More interestingly (and they do say imitation is the finest form of flattery), it looks like the approach of the BSI commercial sales team continues to be to identify possible targets to expand its portfolio by quickly looking at who’s recently sponsored (let’s say) British Speedway in some significant way. Their modus operandi then appears to be to exploit the sponsors’ naivety about the real status of the SGP series by love bombing (a.k.a. ‘lure them away’) with specious tales of glamour and delusional talk of increasing worldwide ‘appeal’. It only seems like yesterday Neil Machin enthusiastically advocated the tailor made services of Stockport based “specialist underwriter” and speedway insurance new boys Doodson in the pages of the Speedway Star (January 23rd 2010). This was closely followed by an awareness boosting BSPA initiative early season 2010 that saw the innovation of team logoed sponsored pens with pull out Doodson posters (genuinely a new departure in pen technology) – except in Poole where complications with pre-existing (insurance) sponsor Castle Cover saw them prefer a map there instead – trying to synergistically boost awareness of speedway and sports insurance. And now, this week, we have the thrilling news that Doodson have quickly gone onto greater things to become the “title sponsor” for the Cardiff round of the 2011 Speedway Grand Prix.

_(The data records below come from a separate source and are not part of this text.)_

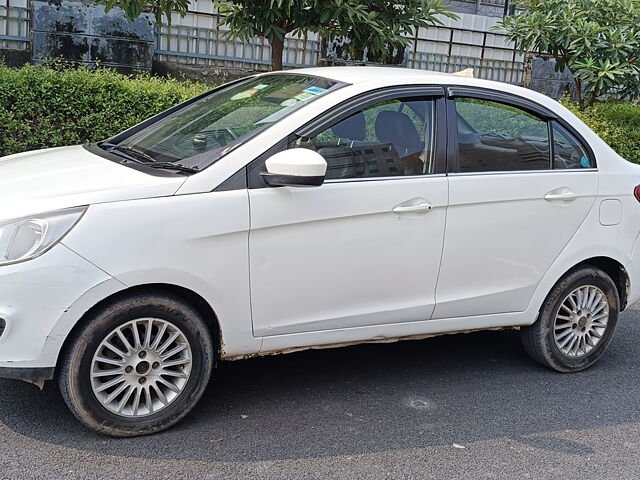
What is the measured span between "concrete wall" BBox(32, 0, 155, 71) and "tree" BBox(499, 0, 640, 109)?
5000 mm

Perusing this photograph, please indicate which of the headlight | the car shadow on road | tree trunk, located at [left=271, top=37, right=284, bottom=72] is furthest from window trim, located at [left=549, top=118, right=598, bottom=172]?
tree trunk, located at [left=271, top=37, right=284, bottom=72]

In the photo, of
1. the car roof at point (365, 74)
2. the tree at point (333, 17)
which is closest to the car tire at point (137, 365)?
the car roof at point (365, 74)

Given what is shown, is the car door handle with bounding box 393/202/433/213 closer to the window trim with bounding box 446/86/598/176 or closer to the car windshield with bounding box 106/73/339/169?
the window trim with bounding box 446/86/598/176

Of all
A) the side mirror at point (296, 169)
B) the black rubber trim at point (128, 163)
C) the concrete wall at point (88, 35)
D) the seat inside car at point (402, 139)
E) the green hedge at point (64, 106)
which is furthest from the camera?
the concrete wall at point (88, 35)

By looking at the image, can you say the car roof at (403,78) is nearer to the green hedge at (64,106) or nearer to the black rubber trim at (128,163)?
the black rubber trim at (128,163)

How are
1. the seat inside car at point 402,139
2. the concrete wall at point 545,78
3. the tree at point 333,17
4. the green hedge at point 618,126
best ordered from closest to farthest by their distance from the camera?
1. the seat inside car at point 402,139
2. the tree at point 333,17
3. the green hedge at point 618,126
4. the concrete wall at point 545,78

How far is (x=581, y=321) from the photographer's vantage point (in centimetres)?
516

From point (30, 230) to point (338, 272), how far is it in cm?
149

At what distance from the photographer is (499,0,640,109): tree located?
978cm

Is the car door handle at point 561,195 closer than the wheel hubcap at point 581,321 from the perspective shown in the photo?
Yes

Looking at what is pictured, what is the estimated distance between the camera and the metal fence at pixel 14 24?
35.4 feet

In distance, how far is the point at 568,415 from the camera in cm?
454

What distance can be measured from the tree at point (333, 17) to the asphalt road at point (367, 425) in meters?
3.35

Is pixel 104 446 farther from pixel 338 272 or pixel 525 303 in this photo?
pixel 525 303
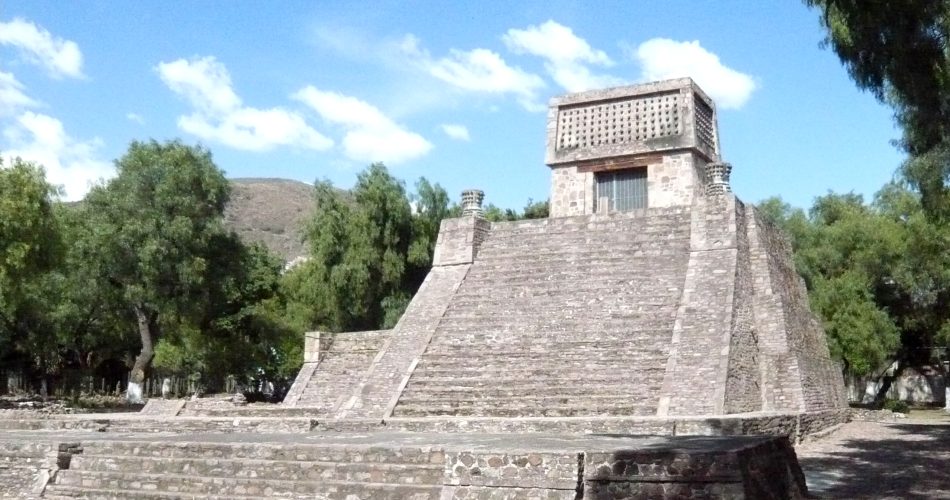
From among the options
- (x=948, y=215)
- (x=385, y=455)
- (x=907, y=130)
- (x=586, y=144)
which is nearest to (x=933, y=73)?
(x=907, y=130)

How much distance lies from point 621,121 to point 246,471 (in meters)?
13.7

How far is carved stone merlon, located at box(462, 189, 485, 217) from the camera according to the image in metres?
17.4

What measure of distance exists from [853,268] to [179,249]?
19.6 metres

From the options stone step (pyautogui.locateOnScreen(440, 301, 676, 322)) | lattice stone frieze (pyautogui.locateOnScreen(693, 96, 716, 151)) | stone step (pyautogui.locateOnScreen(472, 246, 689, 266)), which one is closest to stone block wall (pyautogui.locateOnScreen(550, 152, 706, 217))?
lattice stone frieze (pyautogui.locateOnScreen(693, 96, 716, 151))

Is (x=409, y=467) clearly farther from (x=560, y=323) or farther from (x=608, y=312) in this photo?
(x=608, y=312)

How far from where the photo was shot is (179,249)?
2297 cm

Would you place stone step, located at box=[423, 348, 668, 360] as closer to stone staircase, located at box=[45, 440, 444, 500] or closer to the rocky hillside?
stone staircase, located at box=[45, 440, 444, 500]

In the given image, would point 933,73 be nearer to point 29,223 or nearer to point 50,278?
point 29,223

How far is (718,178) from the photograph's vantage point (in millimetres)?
16172

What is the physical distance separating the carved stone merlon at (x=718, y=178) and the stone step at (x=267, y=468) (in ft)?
34.8

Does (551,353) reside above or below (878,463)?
above

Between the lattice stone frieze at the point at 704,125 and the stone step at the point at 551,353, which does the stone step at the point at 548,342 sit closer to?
the stone step at the point at 551,353

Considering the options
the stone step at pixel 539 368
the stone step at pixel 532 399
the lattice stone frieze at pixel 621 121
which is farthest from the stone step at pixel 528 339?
the lattice stone frieze at pixel 621 121

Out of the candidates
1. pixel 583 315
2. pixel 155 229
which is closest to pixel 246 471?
pixel 583 315
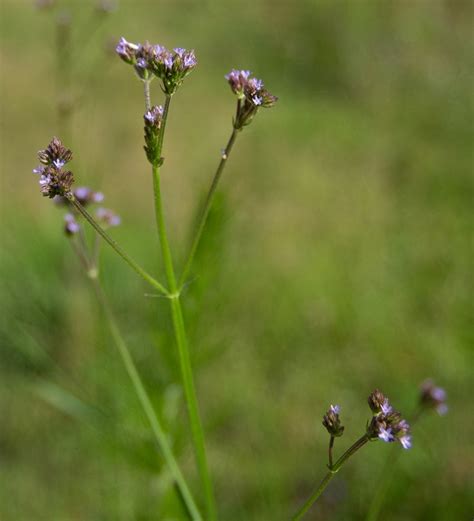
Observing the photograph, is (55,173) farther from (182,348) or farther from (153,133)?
(182,348)

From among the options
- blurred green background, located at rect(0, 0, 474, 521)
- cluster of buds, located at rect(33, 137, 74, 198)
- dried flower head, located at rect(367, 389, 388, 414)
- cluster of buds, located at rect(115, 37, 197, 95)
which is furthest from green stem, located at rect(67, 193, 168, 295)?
blurred green background, located at rect(0, 0, 474, 521)

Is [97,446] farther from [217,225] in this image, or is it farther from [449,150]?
[449,150]

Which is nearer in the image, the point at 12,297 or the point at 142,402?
the point at 142,402

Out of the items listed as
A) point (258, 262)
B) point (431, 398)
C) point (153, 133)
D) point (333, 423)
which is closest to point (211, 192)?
point (153, 133)

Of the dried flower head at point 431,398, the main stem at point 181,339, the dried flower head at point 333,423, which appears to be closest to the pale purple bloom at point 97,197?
the main stem at point 181,339

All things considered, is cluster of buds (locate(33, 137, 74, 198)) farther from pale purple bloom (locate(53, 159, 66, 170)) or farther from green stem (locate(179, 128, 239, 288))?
green stem (locate(179, 128, 239, 288))

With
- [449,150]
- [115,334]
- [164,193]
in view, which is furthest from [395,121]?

Talking up the commercial validity of this sponsorship decision, BSI Speedway managing director Paul Bellamy commented, “It’s great to bring a new sponsor to the series. Doodson is a prestigious brand that goes hand-in-hand with such a prestigious event. Doodson see the advantage of being associated with a major world championship series and the opportunities that brings in terms of branding and international television exposure. They will also be able to take advantage of the many business-to-business opportunities and reach out to new clients through the series’ impressive hospitality programme.” With business opportunities like these Doodson can’t fail but leverage the situation to become big names in Gorzow, Hemel and, appropriately for “international insurance group” with a specialism in motorsports, Torun (“city of sport”). If this is such big news, surely BSI could email the fans with this news rather than just advise the media and simultaneously bury it in the platitudinous ‘Latest News’ section of their website?
Hopefully, the “new look” “new website” will also be fully functional by the time Cardiff rolls round and BSI’s fabled attention to detail ensures that Doodson will also manage to reap the rewards from their involvement with the Cardiff SGP BSI promise. Meantime, let’s hope the 2011 SGP series delivers the on track thrills we’ve been promised by its advocates.